Sony’s ultra-thin Bravia KDL40ZX1 LCD TV isn’t the only model from the brand to use wireless communications. The EX series TVs do the same. In fact, the only significant difference between the two is the panel, because both employ what appears to be the same ‘Media Receiver’ external TV tuner and switch box.
The main purpose for having this in the KDL52EX1 TV isn’t to keep the TV thin, although at 57 mm it is remarkably thin. Instead, the main reason seems to be to avoid the ugliness of cables, although of course you need a power cable.
In practice, this TV makes the ideal wall-hanger. Being relatively thin, and devoid of most connections, it would look a million dollars properly installed. It comes with a white bezel, with narrow aluminium frame at the edges, and to my eyes looks utterly gorgeous. That does tend to make the dark screen stand out more when the unit is switched off, but the TV has a ‘Picture Frame’ mode, in which it can display your photos from a USB memory stick, statically or as a slide show.
The TV has plenty of inputs on its Media Receiver to accommodate a range of video sources (the panel itself has one HDMI input to supplement the wireless communications). The Media Receiver also features both analog and digital TV tuners.
One other radio-type wireless part of this TV is the remote control. Infrared is not employed, which eliminates line-of-sight demands, so you can put the Media Receiver away in a cupboard (two IR remote control ‘blasters’ are included to control other Sony equipment, via the TV’s remote control). It goes some way to replicating the convenience offered by Bravia Sync, which allows compatible Sony equipment connected over HDMI to be operated by one remote (the one belonging to the TV or Blu-ray player for instance), and once I got used to not having to point the thing at the TV, I found it became even more of a pleasure to use.
How this TV performs depends very much on what you are watching, and whether your external sources are directly connected to the panel, or through the Media Receiver.
Digital TV performance was simply brilliant, on both high definition and standard definition stations. The colour was immaculate and the combination of some subtle noise reduction circuits and the Motion Flow 100Hz video processing burnished the image to make it highly watchable, even with standard definition stations.
DVDs and Blu-ray were variable though. The same situation arose with the 40ZX1 and it is all to do with the wireless connection. This uses 1080i as its format, even if you have your DVD player or Blu-ray set to output 1080p. If you have your Blu-ray player connected to the Media Receiver, you can’t even use the smoother 1080p24 output format at all.

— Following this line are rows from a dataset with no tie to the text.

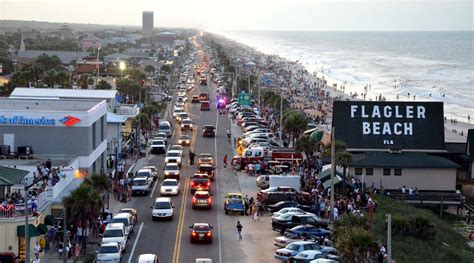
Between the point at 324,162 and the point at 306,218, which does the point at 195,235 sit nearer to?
the point at 306,218

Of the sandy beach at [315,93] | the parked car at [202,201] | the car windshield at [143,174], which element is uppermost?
the car windshield at [143,174]

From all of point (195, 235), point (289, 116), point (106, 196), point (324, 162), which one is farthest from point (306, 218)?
point (289, 116)

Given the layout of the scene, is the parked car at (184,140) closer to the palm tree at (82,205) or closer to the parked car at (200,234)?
the parked car at (200,234)

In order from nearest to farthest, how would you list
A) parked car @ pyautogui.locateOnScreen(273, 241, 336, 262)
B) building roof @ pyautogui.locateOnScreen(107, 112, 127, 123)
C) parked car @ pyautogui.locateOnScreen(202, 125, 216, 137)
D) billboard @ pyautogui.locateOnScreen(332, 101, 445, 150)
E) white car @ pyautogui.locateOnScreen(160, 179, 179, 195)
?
parked car @ pyautogui.locateOnScreen(273, 241, 336, 262)
white car @ pyautogui.locateOnScreen(160, 179, 179, 195)
billboard @ pyautogui.locateOnScreen(332, 101, 445, 150)
building roof @ pyautogui.locateOnScreen(107, 112, 127, 123)
parked car @ pyautogui.locateOnScreen(202, 125, 216, 137)

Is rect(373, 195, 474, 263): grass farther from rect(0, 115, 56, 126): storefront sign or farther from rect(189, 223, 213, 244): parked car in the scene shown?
rect(0, 115, 56, 126): storefront sign

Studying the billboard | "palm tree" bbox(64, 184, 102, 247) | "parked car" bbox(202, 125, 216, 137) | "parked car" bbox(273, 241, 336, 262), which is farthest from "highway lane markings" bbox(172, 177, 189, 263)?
"parked car" bbox(202, 125, 216, 137)

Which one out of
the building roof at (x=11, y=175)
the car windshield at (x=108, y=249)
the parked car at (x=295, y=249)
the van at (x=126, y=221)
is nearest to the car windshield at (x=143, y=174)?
the van at (x=126, y=221)
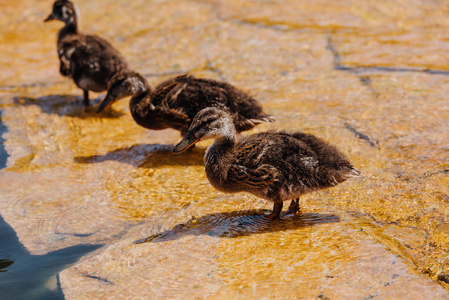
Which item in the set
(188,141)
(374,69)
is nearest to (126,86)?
(188,141)

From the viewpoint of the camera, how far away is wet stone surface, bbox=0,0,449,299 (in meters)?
3.35

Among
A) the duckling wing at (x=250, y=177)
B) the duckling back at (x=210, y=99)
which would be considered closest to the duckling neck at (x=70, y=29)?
the duckling back at (x=210, y=99)

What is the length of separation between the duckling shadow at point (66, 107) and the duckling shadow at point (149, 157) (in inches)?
48.5

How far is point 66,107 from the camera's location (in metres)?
7.10

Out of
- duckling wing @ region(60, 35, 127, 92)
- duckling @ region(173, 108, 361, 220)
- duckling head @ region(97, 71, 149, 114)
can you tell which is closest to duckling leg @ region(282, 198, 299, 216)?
duckling @ region(173, 108, 361, 220)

Sony has long-championed the benefits of 1080p24 compatibility (the ability to display a film at its original frame rate), integrating it as ’24p True Cinema’ to all its recent-model Blu-ray players and even its new entry level Bravias. Its absence, then, is likely a limitation of the particular radio frequency technology used rather than a failure by Sony to implement it.
The TV panel has quite a bit of video processing built in, however, so it attempts to restore the full 1080p image after transmission, and the results were sometimes very good, sometimes quite poor. In particular, some 1080i50 material from the increasing number of Blu-ray discs in that format were not handled at all well, with visible instability on fine picture detail.
Fortunately the direct HDMI input to the panel accepted 1080p24 and other forms of 1080p and delivered a fine performance. Even though I am not a great fan of the motion smoothing features of most TVs, Sony’s ‘Motion Flow 100Hz’ version generally gave good results, with a minimum of artefacts and a more natural overall look to the picture, even with 1080p24 from Blu-ray.
Once again, the colour was excellent, and the black levels were very good as well, and quite even. Subjectively, blacks were even better than usual thanks to the contrast against the white frame around the TV picture.
The Sony Bravia KDL52EX1 is an excellent LCD TV with a very large screen and high performance when you use a wired connection to the panel. The TV performance is excellent as well. But for its wireless convenience and styling, you do pay a very large premium ($1,700) over the more highly specified KDL52Z4500.
Still, I could see it fitting very well into my home.